[SELECTED EXCERPT]
▼

Voting Rights Act Extension of 1970: Nationwide Literacy Test Ban and Voting Age Lowered to 18
President Nixon signed the Voting Rights Act Amendments of 1970, extending the VRA’s special provisions for another five years, banning literacy tests nationwide, and lowering the voting age to 18 for all elections. The legislation represented significant expansion of federal voting rights protections, though the voting age provision was partially invalidated by the Supreme Court, ultimately prompting the Twenty-Sixth Amendment.
The 1970 amendments suspended literacy tests and similar devices in all states for five years, extending protections beyond the Southern jurisdictions originally covered. This nationwide ban reflected recognition that literacy tests, while originating as Southern Jim Crow mechanisms, had been used to disenfranchise voters throughout the country. Attorney General John Mitchell, despite serving a president who had employed the “Southern Strategy” to court white voters, supported the extension as essential to preventing backsliding.

▲

[ROWS]
▼

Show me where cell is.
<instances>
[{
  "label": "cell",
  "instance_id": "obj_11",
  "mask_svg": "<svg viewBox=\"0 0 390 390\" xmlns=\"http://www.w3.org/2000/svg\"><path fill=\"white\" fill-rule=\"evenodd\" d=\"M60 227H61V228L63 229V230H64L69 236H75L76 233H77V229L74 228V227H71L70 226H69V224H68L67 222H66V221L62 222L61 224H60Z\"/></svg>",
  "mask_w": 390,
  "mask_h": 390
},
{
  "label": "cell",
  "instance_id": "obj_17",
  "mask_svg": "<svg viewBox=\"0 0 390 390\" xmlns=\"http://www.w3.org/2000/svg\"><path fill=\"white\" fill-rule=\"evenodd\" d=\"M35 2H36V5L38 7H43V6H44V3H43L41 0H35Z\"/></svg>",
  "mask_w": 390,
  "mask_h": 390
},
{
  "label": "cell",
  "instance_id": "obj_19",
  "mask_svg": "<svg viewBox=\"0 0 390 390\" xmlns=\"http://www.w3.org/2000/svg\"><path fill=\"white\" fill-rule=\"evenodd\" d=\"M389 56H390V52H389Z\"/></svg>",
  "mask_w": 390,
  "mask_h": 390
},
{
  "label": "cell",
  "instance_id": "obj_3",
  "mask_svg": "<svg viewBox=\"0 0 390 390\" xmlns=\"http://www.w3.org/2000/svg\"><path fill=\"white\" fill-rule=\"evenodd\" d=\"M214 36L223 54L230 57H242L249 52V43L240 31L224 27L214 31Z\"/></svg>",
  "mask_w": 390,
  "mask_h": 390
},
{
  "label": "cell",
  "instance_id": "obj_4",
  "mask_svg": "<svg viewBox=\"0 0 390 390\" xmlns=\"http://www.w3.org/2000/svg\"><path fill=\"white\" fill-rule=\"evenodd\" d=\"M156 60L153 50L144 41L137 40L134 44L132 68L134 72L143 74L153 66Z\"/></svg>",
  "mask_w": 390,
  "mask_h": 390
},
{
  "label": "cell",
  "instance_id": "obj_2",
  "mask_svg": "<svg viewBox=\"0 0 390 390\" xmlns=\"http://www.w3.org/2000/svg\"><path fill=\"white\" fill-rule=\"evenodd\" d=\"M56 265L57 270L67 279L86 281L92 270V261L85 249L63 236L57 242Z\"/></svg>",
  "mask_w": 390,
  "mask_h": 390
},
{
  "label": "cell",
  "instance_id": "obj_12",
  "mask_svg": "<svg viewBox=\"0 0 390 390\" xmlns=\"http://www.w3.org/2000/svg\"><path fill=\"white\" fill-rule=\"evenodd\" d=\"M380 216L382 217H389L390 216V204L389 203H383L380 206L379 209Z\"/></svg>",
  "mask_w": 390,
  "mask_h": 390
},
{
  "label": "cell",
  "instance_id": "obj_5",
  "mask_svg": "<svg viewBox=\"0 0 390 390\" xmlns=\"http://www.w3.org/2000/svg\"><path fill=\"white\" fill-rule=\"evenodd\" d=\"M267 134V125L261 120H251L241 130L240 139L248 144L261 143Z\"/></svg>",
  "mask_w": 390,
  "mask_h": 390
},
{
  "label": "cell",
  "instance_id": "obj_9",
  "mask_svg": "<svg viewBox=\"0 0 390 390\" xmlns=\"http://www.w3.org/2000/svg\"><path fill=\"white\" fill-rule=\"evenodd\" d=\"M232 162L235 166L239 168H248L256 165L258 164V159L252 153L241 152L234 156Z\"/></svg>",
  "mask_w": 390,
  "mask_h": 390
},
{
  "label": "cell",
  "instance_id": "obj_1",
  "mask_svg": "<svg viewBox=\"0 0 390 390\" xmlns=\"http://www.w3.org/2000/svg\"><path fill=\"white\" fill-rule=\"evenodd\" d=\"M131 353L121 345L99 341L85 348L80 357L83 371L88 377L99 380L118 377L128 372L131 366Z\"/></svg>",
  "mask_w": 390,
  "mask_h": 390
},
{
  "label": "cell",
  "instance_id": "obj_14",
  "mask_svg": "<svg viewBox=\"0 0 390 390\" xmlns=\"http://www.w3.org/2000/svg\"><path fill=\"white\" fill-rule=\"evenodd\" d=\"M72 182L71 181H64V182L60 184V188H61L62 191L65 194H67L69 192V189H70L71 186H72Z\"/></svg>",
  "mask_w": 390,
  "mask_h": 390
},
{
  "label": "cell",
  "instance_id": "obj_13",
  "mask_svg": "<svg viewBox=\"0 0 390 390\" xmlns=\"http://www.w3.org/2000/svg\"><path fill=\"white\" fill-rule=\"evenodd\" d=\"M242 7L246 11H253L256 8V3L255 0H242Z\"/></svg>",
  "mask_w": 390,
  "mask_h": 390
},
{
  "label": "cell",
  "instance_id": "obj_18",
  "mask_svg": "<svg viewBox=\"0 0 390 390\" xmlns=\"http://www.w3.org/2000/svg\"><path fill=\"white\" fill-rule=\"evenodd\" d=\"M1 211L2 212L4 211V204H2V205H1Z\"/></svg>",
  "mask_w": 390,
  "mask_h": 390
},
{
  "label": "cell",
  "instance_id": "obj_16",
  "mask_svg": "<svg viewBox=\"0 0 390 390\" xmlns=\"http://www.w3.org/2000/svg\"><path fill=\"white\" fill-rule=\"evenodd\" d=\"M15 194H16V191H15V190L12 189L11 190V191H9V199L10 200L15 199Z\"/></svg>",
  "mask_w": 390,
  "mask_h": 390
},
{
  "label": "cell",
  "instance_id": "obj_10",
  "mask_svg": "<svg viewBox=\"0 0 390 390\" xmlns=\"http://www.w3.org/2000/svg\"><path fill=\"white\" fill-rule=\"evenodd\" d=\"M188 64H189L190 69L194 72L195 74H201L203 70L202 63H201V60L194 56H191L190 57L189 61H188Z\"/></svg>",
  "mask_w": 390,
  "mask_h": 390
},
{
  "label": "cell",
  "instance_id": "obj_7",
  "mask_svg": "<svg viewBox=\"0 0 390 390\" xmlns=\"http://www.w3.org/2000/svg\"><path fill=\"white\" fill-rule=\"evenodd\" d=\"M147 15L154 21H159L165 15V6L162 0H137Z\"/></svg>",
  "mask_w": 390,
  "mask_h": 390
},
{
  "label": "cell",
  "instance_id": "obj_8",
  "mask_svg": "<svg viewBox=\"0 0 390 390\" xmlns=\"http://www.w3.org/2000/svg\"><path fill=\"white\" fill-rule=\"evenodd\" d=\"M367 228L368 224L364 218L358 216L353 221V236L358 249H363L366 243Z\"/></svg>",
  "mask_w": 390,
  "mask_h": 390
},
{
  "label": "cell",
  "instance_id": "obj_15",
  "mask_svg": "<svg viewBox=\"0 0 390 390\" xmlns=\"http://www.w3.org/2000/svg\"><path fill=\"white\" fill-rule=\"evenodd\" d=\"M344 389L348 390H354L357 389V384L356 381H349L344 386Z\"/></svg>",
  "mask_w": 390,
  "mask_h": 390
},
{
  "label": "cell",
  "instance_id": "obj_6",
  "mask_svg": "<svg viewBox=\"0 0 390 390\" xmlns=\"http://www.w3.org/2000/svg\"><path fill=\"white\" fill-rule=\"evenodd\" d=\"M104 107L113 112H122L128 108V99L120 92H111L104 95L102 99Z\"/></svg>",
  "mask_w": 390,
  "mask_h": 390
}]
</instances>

▲

[PROBLEMS TO SOLVE]
**A.** According to the passage on the 1970 Voting Rights Act amendments, who was the attorney general who supported the extension?
**B.** Return the portion of the passage on the 1970 Voting Rights Act amendments that begins at the words "Voting Rights Act Extension" and stops after the words "the Twenty-Sixth Amendment.".
**C.** Resume the passage on the 1970 Voting Rights Act amendments from the point where it stops.
The items are not needed for this work.

[OUTPUTS FOR THE TASKS]
**A.** John Mitchell.

**B.**
Voting Rights Act Extension of 1970: Nationwide Literacy Test Ban and Voting Age Lowered to 18
President Nixon signed the Voting Rights Act Amendments of 1970, extending the VRA’s special provisions for another five years, banning literacy tests nationwide, and lowering the voting age to 18 for all elections. The legislation represented significant expansion of federal voting rights protections, though the voting age provision was partially invalidated by the Supreme Court, ultimately prompting the Twenty-Sixth Amendment.

**C.**
Congress lowered the voting age from 21 to 18, responding to arguments that those old enough to be drafted for Vietnam should be allowed to vote. The “old enough to fight, old enough to vote” argument had gained powerful momentum as anti-war sentiment grew. However, in Oregon v. Mitchell (1970), the Supreme Court ruled that Congress could set voting age requirements for federal elections but not for state and local elections. This fractured ruling would have created an administrative nightmare requiring separate voter rolls for different elections, accelerating ratification of the Twenty-Sixth Amendment in 1971.
The amendments also expanded Section 5 preclearance requirements to additional jurisdictions based on voter registration and participation data. The residency requirement for presidential elections was standardized at 30 days nationwide, preventing states from using lengthy residency requirements to disenfranchise mobile populations.
Nixon signed the bill despite misgivings about federal intervention in elections and his administration’s broader hostility to civil rights enforcement. His support reflected political calculation rather than commitment: voting against voting rights would have been politically costly, and the administration could slow enforcement administratively. The 1970 extension demonstrated that the VRA had become institutionally entrenched enough to survive hostile administrations, setting a pattern that would continue through subsequent reauthorizations until Shelby County v. Holder gutted Section 5 in 2013.
Key Actors
Sources (3)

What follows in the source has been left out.